- Coordinates: 28°W 53°W

= Brazilian Antarctica =

Brazilian Antarctica (Antártida Brasileira or Antártica Brasileira) is the Antarctic territory south of 60°S, and from 28°W to 53°W, proposed as a "zone of interest" by geopolitical scholar Therezinha de Castro. It would comprise part of Coats Land, Berkner Island and much of the Weddell Sea and its ice shelf, for a total land area of around 400,000 square kilometers, overlapping the Argentine and British claims and bordering the Chilean claim. The country formally expressed its reservations with respect to its territorial rights in Antarctica when it acceded to the Antarctic Treaty on 16 May 1975, making the first official mention of the Frontage Theory, which states (simplified) that sovereignty over each point in Antarctica properly (bar the South Pole itself) belongs to the first country whose non-Antarctic territory one would reach when travelling north in a straight line from such a point.

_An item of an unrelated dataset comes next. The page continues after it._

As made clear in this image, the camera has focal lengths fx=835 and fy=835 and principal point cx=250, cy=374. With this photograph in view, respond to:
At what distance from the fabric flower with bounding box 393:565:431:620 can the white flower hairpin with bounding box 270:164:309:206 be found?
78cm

Outside the zone of interest, Brazil maintains a permanently staffed research facility, the Comandante Ferraz Brazilian Antarctic Base (UN/LOCODE: AQ-CFZ), located in Admiralty Bay, King George Island, near the tip of the Antarctic Peninsula, at . The peninsula is the northernmost, most accessible, and warmest part of the Antarctic continent and a number of countries, therefore, have research bases located on it.

At the time of the earliest Brazilian Antarctic expeditions in the early 1980s, there were calls to install a research facility in the zone defined by the frontage theory. Practical reasons prevailed for a location in the Antarctic Peninsula, outside of the zone. The Navy was unprepared to operate in the Weddell Sea and, together with the Ministry of Foreign Affairs, favored a pragmatic approach over the Army's territorialist concern for operations in the zone. A 1980 report by the Armed Forces General Staff advised an avoidance of "sterile discussions" over frontage theory, noting its expansionist undertones brought unneeded tension with Argentina. The priority was to be integration into the Antarctic Treaty.

Maps depicting a Brazilian claim in Antarctica were used in some public schools in the 1960s. As late as 2009, some articles on Wikipedia mistakenly claimed Brazil has or intends to have an Antarctic territorial claim.